Bahrain’s Interior Ministry announced in an statement on Monday the country’s top Shiite cleric was stripped of his citizenship.
“Isa Ahmed Qassim has been stripped of his Bahraini citizenship,” Bahrain state news agency cited the ministry’s statement, referring to the country’s most senior Shiite Muslim cleric in Bahrain.
The latest move by the Bahrain regime against the country’s main opposition figures came as the Al-Khalifah regime is exerting mounting pressure on the opposition.
Opposition members feel the government is willing to accelerate its crackdown on dissent because it believes it will only face minimal censure through statements of concern in the US and Europe. Both the US and UK have large naval bases in Bahrain.

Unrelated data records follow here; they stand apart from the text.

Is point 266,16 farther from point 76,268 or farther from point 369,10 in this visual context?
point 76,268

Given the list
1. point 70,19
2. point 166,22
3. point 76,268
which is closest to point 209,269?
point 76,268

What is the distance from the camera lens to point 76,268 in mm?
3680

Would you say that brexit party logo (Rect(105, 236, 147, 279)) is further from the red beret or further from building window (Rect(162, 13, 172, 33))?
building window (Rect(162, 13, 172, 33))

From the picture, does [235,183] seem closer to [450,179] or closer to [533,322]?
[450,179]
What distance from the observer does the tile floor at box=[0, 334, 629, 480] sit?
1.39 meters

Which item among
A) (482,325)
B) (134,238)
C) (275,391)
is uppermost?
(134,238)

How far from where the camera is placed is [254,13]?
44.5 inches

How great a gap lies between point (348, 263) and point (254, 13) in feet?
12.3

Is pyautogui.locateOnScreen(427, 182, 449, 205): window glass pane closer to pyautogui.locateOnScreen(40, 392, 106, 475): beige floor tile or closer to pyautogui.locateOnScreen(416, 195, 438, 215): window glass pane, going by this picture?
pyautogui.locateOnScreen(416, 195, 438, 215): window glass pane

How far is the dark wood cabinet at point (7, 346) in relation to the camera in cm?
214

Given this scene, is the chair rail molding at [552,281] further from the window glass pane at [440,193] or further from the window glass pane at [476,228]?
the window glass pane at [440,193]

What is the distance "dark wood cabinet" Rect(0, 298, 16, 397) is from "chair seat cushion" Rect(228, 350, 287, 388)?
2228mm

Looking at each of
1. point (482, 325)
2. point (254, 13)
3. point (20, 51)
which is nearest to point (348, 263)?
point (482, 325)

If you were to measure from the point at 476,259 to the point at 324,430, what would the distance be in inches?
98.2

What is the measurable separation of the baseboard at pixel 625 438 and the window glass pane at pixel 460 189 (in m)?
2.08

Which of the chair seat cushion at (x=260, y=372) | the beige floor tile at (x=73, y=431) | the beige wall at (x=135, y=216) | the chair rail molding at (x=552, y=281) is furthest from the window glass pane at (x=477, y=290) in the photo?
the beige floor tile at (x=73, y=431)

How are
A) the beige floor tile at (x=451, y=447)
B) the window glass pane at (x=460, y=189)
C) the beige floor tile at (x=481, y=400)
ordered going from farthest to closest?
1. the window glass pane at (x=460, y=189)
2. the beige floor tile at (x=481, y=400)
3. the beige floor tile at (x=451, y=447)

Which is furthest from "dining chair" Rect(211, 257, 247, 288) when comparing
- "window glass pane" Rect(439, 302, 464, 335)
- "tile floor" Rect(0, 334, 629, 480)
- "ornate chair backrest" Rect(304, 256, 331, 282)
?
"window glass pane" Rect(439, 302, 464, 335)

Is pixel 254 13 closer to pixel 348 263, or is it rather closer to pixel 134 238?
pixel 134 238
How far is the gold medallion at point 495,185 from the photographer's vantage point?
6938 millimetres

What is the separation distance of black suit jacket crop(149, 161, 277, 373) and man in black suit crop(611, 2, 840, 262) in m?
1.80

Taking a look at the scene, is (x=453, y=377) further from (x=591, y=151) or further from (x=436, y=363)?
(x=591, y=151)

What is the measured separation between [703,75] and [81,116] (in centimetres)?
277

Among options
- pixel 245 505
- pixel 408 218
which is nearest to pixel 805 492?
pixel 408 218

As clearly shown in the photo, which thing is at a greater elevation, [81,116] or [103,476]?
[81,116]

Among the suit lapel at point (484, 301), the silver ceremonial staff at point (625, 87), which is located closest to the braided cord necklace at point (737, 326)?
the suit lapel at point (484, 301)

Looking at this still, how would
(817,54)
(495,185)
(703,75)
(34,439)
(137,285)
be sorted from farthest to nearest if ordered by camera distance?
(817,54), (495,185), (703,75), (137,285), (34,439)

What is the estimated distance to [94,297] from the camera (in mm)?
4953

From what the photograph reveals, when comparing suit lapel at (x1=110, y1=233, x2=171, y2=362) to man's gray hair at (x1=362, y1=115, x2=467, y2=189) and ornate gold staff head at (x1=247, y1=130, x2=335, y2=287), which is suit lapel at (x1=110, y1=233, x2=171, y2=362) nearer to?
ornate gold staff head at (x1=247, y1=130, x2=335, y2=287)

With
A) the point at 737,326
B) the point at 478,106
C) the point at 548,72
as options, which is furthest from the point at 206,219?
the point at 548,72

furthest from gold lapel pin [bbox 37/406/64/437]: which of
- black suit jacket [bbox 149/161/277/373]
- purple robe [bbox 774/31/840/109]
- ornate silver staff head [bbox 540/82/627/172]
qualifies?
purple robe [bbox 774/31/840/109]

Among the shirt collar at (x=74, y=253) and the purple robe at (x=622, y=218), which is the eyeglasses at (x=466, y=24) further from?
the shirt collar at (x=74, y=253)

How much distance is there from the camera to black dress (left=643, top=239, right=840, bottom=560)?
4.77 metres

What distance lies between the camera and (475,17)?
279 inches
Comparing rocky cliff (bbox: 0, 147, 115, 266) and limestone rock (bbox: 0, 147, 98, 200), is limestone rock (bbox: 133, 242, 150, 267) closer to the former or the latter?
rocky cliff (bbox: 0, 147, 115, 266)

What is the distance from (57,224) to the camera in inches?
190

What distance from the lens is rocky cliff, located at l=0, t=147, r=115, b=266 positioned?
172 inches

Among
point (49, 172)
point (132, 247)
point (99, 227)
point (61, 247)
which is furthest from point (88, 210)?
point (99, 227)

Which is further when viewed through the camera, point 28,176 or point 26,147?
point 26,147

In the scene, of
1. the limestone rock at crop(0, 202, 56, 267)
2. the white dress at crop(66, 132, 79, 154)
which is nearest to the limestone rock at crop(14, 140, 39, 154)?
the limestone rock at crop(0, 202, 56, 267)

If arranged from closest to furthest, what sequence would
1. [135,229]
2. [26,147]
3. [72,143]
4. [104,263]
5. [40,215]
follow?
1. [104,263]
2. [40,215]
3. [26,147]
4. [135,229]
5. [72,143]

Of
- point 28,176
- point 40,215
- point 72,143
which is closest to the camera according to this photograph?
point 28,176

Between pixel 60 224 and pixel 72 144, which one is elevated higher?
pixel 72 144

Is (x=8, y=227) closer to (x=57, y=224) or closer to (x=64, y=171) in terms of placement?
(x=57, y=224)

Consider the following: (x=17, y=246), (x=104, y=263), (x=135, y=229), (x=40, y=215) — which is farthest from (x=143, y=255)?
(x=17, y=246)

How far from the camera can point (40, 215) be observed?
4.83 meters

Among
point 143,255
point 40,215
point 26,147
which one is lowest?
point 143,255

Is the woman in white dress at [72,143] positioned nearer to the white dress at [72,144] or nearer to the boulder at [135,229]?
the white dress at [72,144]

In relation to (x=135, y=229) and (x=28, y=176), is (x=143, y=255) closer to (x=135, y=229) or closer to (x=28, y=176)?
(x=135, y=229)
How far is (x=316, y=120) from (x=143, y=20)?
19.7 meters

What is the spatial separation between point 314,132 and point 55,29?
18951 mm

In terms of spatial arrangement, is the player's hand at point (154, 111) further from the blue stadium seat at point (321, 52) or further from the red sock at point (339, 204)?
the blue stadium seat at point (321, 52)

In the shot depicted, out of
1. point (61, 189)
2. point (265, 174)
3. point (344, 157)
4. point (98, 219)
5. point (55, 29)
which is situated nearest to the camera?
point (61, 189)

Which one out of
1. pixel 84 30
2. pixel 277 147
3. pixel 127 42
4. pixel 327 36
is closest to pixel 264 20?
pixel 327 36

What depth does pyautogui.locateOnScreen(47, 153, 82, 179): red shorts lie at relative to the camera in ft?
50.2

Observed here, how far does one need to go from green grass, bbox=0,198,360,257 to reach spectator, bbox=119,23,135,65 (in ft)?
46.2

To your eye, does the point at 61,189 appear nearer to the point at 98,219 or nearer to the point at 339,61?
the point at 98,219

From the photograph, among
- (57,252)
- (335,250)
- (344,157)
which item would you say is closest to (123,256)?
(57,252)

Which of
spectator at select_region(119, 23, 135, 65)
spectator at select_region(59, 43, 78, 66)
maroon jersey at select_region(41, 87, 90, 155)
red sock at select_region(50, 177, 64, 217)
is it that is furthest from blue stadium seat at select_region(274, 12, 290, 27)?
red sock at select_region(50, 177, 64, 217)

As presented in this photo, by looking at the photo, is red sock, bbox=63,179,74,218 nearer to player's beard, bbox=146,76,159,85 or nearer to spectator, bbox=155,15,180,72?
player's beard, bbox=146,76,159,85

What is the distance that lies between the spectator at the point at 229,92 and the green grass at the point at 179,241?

Last week, the government suspended the main Shia opposition party, al-Wefaq, accusing it of having links to foreign terrorists and inciting hatred. Sheikh Ali Salman, al-Wefaq’s secretary-general, was arrested in 2014 on charges of inciting violence. His sentence was doubled to nine years on appeal last month.
The cabinet decided to revoke the citizenship of Sheikh Isa — an indigenous Bahraini who applied for nationality to get a passport in the 1960s — after a presentation by the interior ministry. The lack of judicial oversight raised concerns among rights groups.
Stripping the nationality of dissidents has become a popular tool for Persian Gulf Arab littoral states battling domestic dissent, such as Bahrain and the United Arab Emirates, where nationality is perceived by many as a privilege not a right.
The UN High Commissioner for Human Rights says more than 250 Bahrainis have been stripped of their nationality for alleged disloyalty.
The move by the Manama regime has also caused anger in Iran and across the world.